===== TEXT SECTION =====

Staddon: Let me give you an anecdote. I’ve been reading a book by a very able economist, Robert Shiller. He’s the co-inventor of the Case-Shiller Index of [Home] Prices. That’s pretty well-known, and it’s a defense of the free markets and finance in particular as a contributor to the common good.
And he takes, as an example of the wonderful way that these free markets work, something called securitization. And you’ve probably heard of securitization. It was apparently first engaged in by Freddie Mac, which is a federal agency, but it was brought to its finest peak of perfection by one Lew Ranieri. … And what it involves is taking not one, not two, but hundreds of mortgages, putting them into a bond, dividing the bond into tranches, that is layers. Layer one always gets paid off. Layer two only gets paid off if layer one has been paid off, and so on and so on. And this is generally regarded as a really bad idea, but not for Professor Shiller. He thinks that it’s great because now we can really assess the risk associated with these mortgages.

=====

→ PROBLEM SET:
(1) In the passage on securitization, rewrite the part from "And he takes, as" up to and including "with these mortgages.", changing "securitization" to "mortgage bundling".
(2) According to the passage on securitization, which federal agency apparently first engaged in securitization?
The records that come next are separate material and have no connection to the passage on securitization.

===== AVAILABLE DATA =====

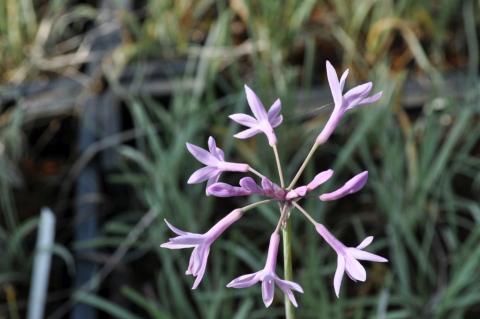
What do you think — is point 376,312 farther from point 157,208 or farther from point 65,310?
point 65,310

=====
===== AVAILABLE DATA =====

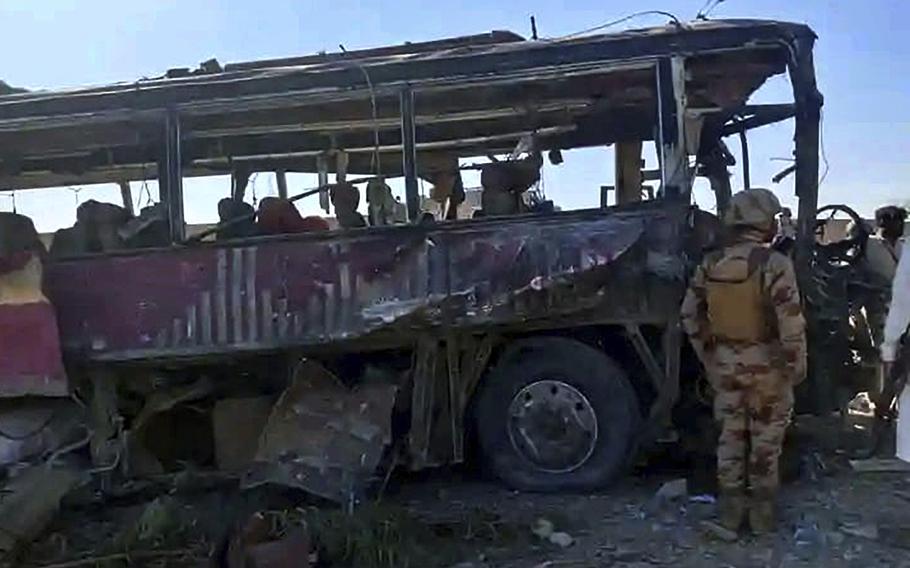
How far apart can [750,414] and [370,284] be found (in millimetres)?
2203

=====
===== AVAILABLE DATA =====

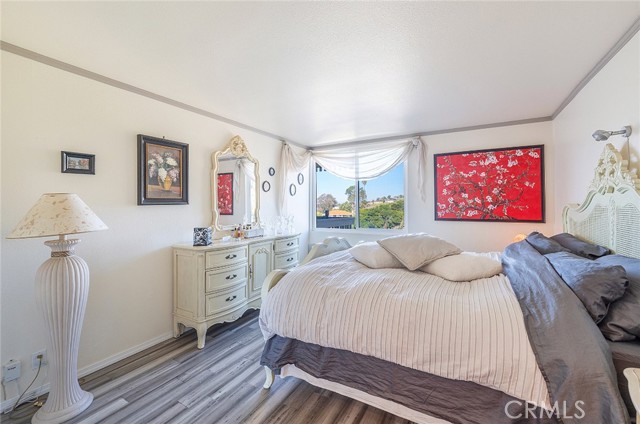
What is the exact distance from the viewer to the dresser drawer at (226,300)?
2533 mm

=====

→ EXERCISE ANSWERS:
(1)
And he takes, as an example of the wonderful way that these free markets work, something called mortgage bundling. And you’ve probably heard of mortgage bundling. It was apparently first engaged in by Freddie Mac, which is a federal agency, but it was brought to its finest peak of perfection by one Lew Ranieri. … And what it involves is taking not one, not two, but hundreds of mortgages, putting them into a bond, dividing the bond into tranches, that is layers. Layer one always gets paid off. Layer two only gets paid off if layer one has been paid off, and so on and so on. And this is generally regarded as a really bad idea, but not for Professor Shiller. He thinks that it’s great because now we can really assess the risk associated with these mortgages.

(2) Freddie Mac